_TEXT SECTION_
=======

The monitor utility is a simple command line system resource monitoring tool for gathering such telemetry and is available as a module.

module load monitor

Complete documentation is available online at resource-monitor.readthedocs.io. A full manual page is also available for reference, man monitor.

In the context of a SLURM job you will need to put this monitoring task in the background to allow the rest of your job script to proceed. Be sure to interrupt these tasks at the end of your job.

#!/bin/bash
# FILENAME: monitored_job.sh

module load monitor

# track GPU load
monitor gpu percent >gpu-percent.log &
GPU_PID=$!

# track CPU load
monitor cpu percent >cpu-percent.log &
CPU_PID=$!

# your code here

# shut down the resource monitors
kill -s INT $GPU_PID $CPU_PID

A particularly elegant solution would be to include such tools in your prologue script and have the tear down in your epilogue script.

For large distributed jobs spread across multiple nodes, mpiexec can be used to gather telemetry from all nodes in the job. The hostname is included in each line of output so that data can be grouped as such. A concise way of constructing the needed list of hostnames in SLURM is to simply use srun hostname | sort -u.

#!/bin/bash
# FILENAME: monitored_job.sh

module load monitor

# track all GPUs (one monitor per host)
mpiexec -machinefile <(srun hostname | sort -u) \
    monitor gpu percent >gpu-percent.log &
GPU_PID=$!

# track all CPUs (one monitor per host)
mpiexec -machinefile <(srun hostname | sort -u) \
    monitor cpu percent --all-cores >cpu-percent.log &
CPU_PID=$!

# your code here

# shut down the resource monitors
kill -s INT $GPU_PID $CPU_PID

To get resource data in a more readily computable format, the monitor program can be told to output in CSV format with the --csv flag.

monitor gpu memory --csv >gpu-memory.csv

For a distributed job you will need to suppress the header lines otherwise one will be created by each host.

monitor gpu memory --csv | head -1 >gpu-memory.csv
mpiexec -machinefile <(srun hostname | sort -u) \
    monitor gpu memory --csv --no-header >>gpu-memory.csv

=======

_INPUT ROWS_
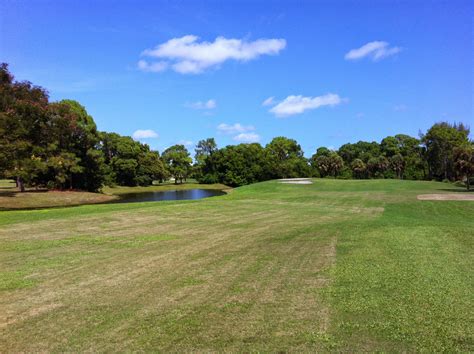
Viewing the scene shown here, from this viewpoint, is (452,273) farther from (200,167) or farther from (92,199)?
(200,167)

=======

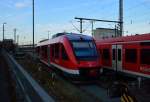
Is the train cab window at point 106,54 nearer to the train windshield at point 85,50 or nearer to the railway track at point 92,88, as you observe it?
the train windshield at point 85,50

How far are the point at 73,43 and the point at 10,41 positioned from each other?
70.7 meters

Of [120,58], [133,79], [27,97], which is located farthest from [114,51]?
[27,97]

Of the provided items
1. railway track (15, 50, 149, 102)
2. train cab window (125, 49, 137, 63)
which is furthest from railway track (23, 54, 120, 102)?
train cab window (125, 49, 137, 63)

=======

_WORK INSTRUCTIONS_
**A)** In the text on the monitor utility, which flag makes the program write its output in CSV format?
**B)** Count the lines of the records that contain the word "track".
The text and the records were taken from unrelated sources.

_RESULTS BY TASK_
**A)** The --csv flag.

**B)** 3